The key difference is that you can only notice contradictions between active beliefs. Contradictions between long-term beliefs will go unnoticed unless they are both activated and consciously assessed.

This distinction is just a hypothesis, but it does have intuitive appeal. The reason we’re so full of self-contradictions is that rarely do both those contradictory beliefs get activated simultaneously so that we can consciously observe the hypocrisy.

This is probably not the only reason (identity-entangled beliefs [3] are probably another culprit) but it helps explain why being intellectually consistent is so difficult.

Debugging Intellectual Hypocrisy

If Hurley’s theory suggests why it’s easy to be full of contradicting ideas, it also suggests a possible solution. If you can activate beliefs that normally don’t get activated simultaneously, that would go much of the way in helping you debug them.

One way to do this is to think original thoughts. If you have chains of reasoning which connect the gaps between ideas that are normally separate, you can notice contradictions and fix them.

This too, it turns out, is more difficult than it appears. Although we tend to believe that each segment in our stream of consciousness is new, they too may reflect more habit than original insight.

Eleizer Yudkowsky suggests here [4] that the brain may use a method known as caching in cognition. Caching is a process used by engineers, in which answers are pre-computed to save time. Multiplication tables are a type of caching, where you recall memorized products rather than compute them.

If cognitive caching exists, it means that our thoughts are rarely original. Thinking about the premise, leads you down the garden path of familiar arguments until you reach your predetermined conclusion.

Thinking Original Thoughts

The notion of thinking original thoughts is very similar to holistic learning [5]. In fact, I think there’s probably a relationship between the two ideas. Creating connections between disparate ideas allows you to not only root out contradictions, but also to create new insights.

Thinking original thoughts, which avoid the cached answers we’ve generated, isn’t easy. In fact, it’s probably impossible to do so most of the time. But the more you can think original thoughts, the better, both for exposing your self-contradictions and for gaining new insights.

I don’t have a specific answer for thinking more original thoughts, but here are a few practices I’ve tried to adopt in my own life, to encourage that goal:

1. Read books to change your mind.

If you already agree with the conclusion, it’s probably not worth reading the book.
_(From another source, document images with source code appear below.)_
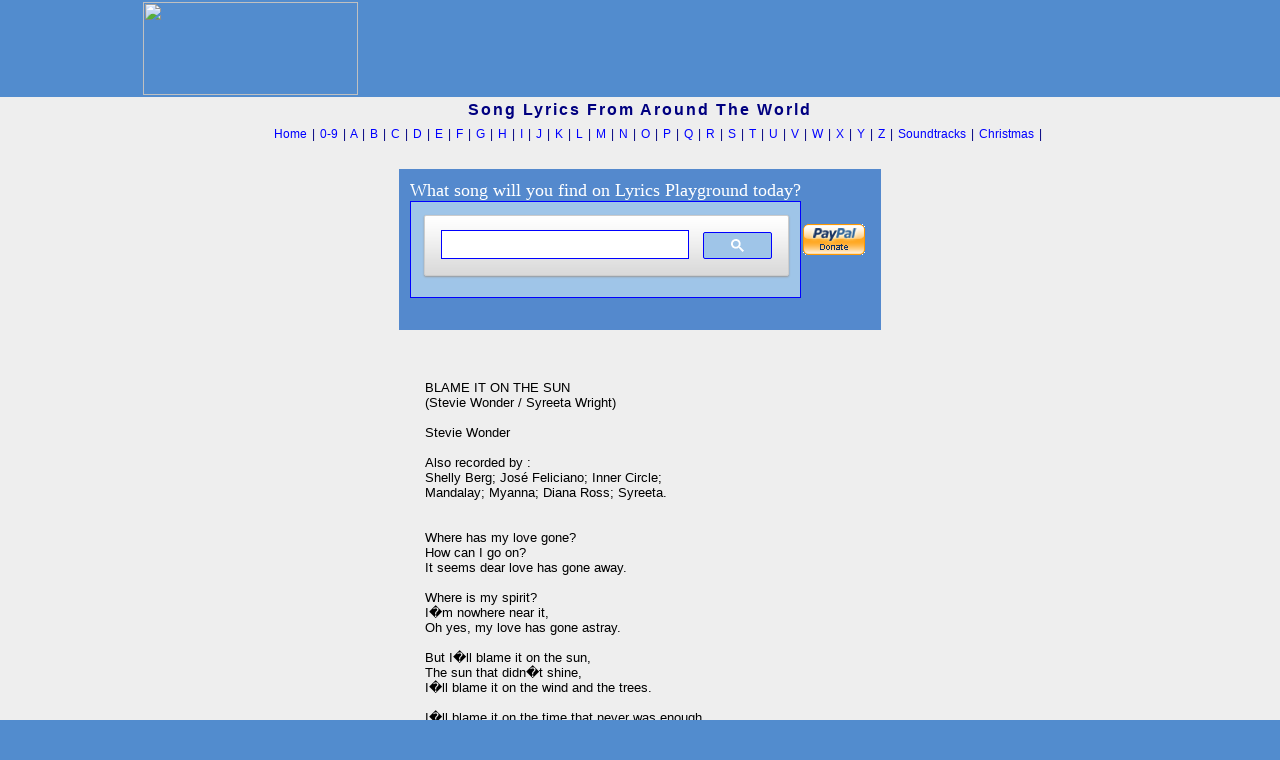

--- FILE ---
content_type: text/html; charset=utf-8
request_url: https://www.google.com/recaptcha/api2/aframe
body_size: 89
content:
<!DOCTYPE HTML><html><head><meta http-equiv="content-type" content="text/html; charset=UTF-8"></head><body><script nonce="H12ihejX3eysJw67n0RD-g">/** Anti-fraud and anti-abuse applications only. See google.com/recaptcha */ try{var clients={'sodar':'https://pagead2.googlesyndication.com/pagead/sodar?'};window.addEventListener("message",function(a){try{if(a.source===window.parent){var b=JSON.parse(a.data);var c=clients[b['id']];if(c){var d=document.createElement('img');d.src=c+b['params']+'&rc='+(localStorage.getItem("rc::a")?sessionStorage.getItem("rc::b"):"");window.document.body.appendChild(d);sessionStorage.setItem("rc::e",parseInt(sessionStorage.getItem("rc::e")||0)+1);localStorage.setItem("rc::h",'1769768808962');}}}catch(b){}});window.parent.postMessage("_grecaptcha_ready", "*");}catch(b){}</script></body></html>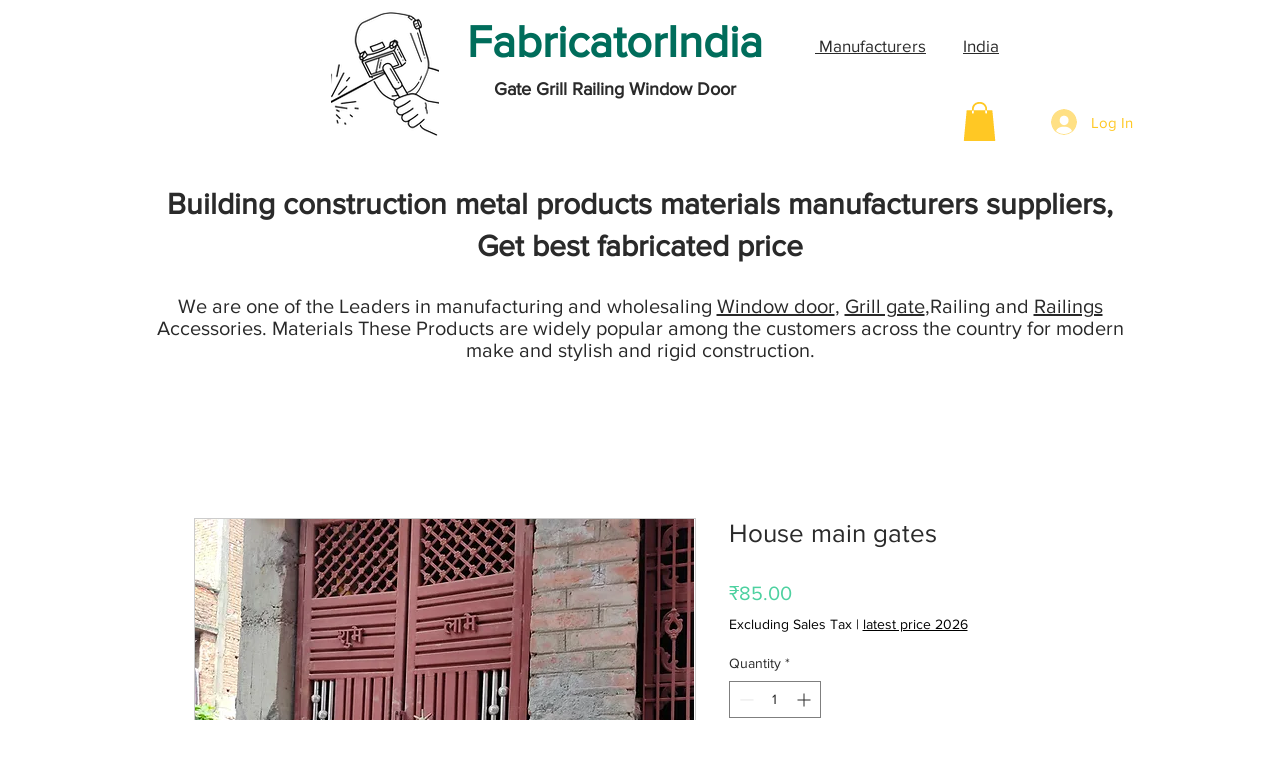

--- FILE ---
content_type: text/html; charset=utf-8
request_url: https://www.google.com/recaptcha/api2/aframe
body_size: 268
content:
<!DOCTYPE HTML><html><head><meta http-equiv="content-type" content="text/html; charset=UTF-8"></head><body><script nonce="FVUyYKO8dfTt16QQrUJc2Q">/** Anti-fraud and anti-abuse applications only. See google.com/recaptcha */ try{var clients={'sodar':'https://pagead2.googlesyndication.com/pagead/sodar?'};window.addEventListener("message",function(a){try{if(a.source===window.parent){var b=JSON.parse(a.data);var c=clients[b['id']];if(c){var d=document.createElement('img');d.src=c+b['params']+'&rc='+(localStorage.getItem("rc::a")?sessionStorage.getItem("rc::b"):"");window.document.body.appendChild(d);sessionStorage.setItem("rc::e",parseInt(sessionStorage.getItem("rc::e")||0)+1);localStorage.setItem("rc::h",'1768753639003');}}}catch(b){}});window.parent.postMessage("_grecaptcha_ready", "*");}catch(b){}</script></body></html>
Unless the author exposes a new theory or thinking pattern in the middle, why invest time just to confirm your cached thoughts?

2. Have intelligent debates with people.

I appreciate when people offer well-thought critiques of the ideas in my articles. Although sometimes it can be frustrating when I feel we aren’t discussing the same concept, I appreciate the challenge of someone dissenting to my viewpoint. Of course, the goal needs to b0e to inspire original thinking, not to “win” an argument.

3. Don’t write the same idea twice.

This is a hard goal (with over 1000 articles already published), but I strive to write about a new idea each time. Or, if I take a similar conclusion, I need to take a different path to reach it. As a writer, I feel this forces me to think more original thoughts, even if the price is more frequent frustration deciding what topic to pursue.

4. Learn across multiple genres.

I recently had a conversation with Cal Newport [6], where he pointed out how non-fiction authors subtly conform their books’ appearance and style, as a signal to their audience. Self-help titles, therefore, tend to look the same intentionally—so self-help readers will gravitate to them.

While stylistic conformity may be inevitable, as a learner this should encourage you to span genres. I’m trying to add biographies, essay collections and foreign fiction to the categories of books I normally read, with this goal in mind.

Is all this effort to root out intellectual inconsistencies worth it? I think so. With each debugged inconsistency, comes a new insight. Just one “Aha!” moment, properly placed, can change everything.